Я сделал тогда два интересных знакомства в новой для меня среде: Савва Мамонтов и Савва Морозов. Оба были известные Московские купцы, но трудно было найти более различные характеры. У Саввы Мамонтова была природа художника. Он был богатый меценат, человек с настоящим художественным чутьем, выведший в люди Врубеля и Шаляпина. Его дом в деревне (Абрамцеве) и в Москве, на Садовой, за Сухаревой башней, были всегда полны артистов и художников. Он был друг Васнецовых. Первое значительное произведение Серова – был портрет его дочери – прелестной 12-летней девочки, которая сидит летом в столовой, с ярким солнцем, врывающимся в окна{83}. Мамонтов был основателем первой частной оперы в Москве, где и получил впервые известность Шаляпин. Это был живой, увлекающийся и способный других увлечь за собою человек, на все отзывчивый, культурный, но в то же время не чуждый широты купеческой натуры и размаха.

Савва Морозов был практик. Очень русский, с приятным здравым смыслом. У него было тоже увлечение, совсем в другой области, чем у Мамонтова. Он только что приехал в Ялту отдыхать из Нижнего, где была ярмарка и где он принимал Государя после коронации. Если на коронации, как всегда, дворянство играло первую роль и блеснуло своим балом, на котором был Государь, Двор, иностранные принцы и дипломаты, и где выставлено было лучшее старинное серебро старых московских родов, которым бал обошелся в много десятков тысяч рублей, – то Нижегородская ярмарка была праздником всероссийского купечества, и его возглавлял Савва Морозов. Это была выставка достижений русской промышленности и в то же время смотр ее сил. Купечество давно ревниво относилось к «первенствующему» дворянскому сословию и считало, что привилегии его отжили свой век. Первые купцы гордились, что их дети были крепостные, выбившиеся в люди. Развитие промышленности делало такие гигантские успехи, что купцы с полным основанием подчеркивали государственную важность и значение своего дела.

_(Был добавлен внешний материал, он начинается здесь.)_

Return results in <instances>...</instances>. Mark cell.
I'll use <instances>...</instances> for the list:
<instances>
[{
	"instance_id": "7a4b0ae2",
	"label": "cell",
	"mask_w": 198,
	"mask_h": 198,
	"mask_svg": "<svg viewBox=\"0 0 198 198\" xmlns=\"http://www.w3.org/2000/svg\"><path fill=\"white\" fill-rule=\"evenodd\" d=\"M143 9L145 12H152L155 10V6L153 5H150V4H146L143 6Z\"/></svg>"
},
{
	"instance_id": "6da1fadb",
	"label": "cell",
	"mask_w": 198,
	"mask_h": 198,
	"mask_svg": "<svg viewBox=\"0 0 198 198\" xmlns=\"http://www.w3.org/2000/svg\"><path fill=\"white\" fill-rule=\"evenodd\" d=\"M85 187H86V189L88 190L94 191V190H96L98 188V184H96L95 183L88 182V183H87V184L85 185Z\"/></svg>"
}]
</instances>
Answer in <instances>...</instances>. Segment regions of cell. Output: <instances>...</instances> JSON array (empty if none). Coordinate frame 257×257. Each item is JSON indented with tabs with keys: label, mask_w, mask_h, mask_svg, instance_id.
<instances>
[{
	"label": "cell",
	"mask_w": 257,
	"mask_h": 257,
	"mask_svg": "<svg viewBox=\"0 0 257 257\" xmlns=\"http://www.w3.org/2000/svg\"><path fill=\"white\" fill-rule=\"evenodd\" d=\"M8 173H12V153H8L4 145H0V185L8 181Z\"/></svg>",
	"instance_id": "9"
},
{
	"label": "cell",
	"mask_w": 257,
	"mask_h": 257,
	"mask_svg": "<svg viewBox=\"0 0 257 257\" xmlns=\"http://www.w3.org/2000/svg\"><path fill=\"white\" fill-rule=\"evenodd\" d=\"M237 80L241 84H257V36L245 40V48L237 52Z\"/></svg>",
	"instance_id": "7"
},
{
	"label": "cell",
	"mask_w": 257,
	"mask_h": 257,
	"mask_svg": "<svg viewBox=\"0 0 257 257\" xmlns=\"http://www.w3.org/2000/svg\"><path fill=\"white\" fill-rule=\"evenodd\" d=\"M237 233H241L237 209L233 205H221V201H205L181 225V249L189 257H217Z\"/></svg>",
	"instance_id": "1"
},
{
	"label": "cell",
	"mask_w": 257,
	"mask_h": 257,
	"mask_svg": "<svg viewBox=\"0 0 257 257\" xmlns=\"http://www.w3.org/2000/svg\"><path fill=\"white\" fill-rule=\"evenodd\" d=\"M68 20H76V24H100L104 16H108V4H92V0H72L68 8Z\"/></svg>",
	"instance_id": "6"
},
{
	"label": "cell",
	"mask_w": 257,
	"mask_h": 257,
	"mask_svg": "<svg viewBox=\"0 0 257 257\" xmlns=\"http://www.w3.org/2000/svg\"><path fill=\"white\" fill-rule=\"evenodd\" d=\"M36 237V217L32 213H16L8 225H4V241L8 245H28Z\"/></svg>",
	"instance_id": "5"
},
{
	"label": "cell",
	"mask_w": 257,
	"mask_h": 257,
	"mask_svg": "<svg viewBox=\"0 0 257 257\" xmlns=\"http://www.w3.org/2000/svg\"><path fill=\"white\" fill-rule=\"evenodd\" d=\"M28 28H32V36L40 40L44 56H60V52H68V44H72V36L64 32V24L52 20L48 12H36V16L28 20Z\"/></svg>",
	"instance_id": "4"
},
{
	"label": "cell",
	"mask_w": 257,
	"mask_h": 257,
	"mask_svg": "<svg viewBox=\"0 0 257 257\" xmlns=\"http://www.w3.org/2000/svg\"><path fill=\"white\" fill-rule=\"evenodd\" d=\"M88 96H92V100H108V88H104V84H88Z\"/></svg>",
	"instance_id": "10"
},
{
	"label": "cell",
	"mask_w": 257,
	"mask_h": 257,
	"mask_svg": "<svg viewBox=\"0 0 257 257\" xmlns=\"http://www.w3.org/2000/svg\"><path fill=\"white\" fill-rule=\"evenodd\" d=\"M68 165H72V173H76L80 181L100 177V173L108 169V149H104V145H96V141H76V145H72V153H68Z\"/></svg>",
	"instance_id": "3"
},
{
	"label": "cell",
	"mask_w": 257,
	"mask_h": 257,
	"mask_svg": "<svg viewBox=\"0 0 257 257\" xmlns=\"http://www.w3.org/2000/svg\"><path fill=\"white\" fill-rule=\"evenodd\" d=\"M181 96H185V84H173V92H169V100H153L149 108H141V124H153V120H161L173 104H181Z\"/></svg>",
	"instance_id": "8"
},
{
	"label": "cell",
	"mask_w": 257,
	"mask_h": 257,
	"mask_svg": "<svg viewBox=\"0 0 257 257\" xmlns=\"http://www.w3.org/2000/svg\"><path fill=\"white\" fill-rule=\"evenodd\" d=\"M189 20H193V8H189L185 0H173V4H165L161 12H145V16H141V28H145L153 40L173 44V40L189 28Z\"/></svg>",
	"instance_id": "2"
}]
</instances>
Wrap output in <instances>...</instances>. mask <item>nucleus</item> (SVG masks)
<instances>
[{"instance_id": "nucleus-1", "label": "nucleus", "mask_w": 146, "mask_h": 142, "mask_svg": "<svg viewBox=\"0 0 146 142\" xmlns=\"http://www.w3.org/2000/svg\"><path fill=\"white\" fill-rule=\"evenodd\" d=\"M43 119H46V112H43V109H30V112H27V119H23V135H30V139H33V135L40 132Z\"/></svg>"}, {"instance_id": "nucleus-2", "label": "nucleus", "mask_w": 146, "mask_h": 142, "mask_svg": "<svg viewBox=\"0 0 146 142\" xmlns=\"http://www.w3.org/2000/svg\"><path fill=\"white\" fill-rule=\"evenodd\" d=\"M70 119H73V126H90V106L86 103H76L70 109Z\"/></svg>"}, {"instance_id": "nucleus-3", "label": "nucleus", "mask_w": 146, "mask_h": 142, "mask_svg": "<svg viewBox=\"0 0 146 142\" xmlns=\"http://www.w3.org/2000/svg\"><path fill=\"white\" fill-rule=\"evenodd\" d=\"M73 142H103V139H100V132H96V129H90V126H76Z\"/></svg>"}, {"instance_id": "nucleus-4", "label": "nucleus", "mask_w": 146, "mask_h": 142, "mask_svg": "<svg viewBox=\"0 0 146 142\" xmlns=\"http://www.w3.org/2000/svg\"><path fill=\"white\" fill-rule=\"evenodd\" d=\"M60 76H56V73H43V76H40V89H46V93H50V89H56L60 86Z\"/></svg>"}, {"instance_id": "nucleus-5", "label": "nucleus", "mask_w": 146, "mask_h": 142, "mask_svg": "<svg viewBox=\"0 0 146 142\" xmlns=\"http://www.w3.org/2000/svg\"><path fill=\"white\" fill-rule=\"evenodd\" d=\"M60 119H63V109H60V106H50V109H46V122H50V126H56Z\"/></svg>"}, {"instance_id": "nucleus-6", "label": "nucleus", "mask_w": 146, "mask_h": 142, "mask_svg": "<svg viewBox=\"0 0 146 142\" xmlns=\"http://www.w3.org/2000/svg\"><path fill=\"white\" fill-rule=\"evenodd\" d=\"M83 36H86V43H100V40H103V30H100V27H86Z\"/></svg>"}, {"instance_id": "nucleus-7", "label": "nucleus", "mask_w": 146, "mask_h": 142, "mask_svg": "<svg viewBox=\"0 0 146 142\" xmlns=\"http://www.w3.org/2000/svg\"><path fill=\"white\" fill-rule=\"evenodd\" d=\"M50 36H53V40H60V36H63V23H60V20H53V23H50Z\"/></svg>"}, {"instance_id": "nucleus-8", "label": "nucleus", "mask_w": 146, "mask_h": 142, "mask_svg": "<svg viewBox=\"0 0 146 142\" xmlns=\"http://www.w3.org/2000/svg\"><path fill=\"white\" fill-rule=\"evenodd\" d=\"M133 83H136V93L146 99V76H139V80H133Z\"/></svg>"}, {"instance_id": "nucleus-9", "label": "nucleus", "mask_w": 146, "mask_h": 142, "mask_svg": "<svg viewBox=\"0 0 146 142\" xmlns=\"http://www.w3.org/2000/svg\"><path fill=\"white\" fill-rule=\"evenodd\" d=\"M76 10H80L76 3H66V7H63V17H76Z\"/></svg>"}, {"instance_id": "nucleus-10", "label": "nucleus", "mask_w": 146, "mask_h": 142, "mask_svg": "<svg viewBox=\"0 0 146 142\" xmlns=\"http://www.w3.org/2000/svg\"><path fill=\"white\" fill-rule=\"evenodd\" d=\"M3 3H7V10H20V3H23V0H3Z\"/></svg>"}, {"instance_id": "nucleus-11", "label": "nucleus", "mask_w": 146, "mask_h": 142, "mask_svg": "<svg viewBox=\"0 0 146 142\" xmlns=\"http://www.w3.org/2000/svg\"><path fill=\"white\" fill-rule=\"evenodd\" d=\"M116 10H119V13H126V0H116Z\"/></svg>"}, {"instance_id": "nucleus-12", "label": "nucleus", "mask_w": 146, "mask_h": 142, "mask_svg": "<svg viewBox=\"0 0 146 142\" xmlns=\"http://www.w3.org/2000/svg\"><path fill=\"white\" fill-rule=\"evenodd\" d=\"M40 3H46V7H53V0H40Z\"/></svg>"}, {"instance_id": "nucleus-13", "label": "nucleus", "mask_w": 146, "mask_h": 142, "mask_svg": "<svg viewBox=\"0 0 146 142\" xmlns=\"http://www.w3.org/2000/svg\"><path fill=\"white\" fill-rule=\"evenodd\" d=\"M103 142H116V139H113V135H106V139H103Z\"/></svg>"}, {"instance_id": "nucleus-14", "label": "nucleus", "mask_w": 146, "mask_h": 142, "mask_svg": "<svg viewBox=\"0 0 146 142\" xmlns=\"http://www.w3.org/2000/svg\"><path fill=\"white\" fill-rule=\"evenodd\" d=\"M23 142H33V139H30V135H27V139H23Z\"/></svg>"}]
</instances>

Савва Морозов вернулся из Нижнего полный нового самосознания политического значения купечества, в первом ряду коего он стоял. Это был представитель старой купеческой семьи. Большинство промышленников восходили не дальше дедов. Тем больше престижа имели немногие старые фирмы, Морозовы, Крестовниковы, Сапожниковы и другие. Это была своего рода купеческая аристократия, всеми признаваемая.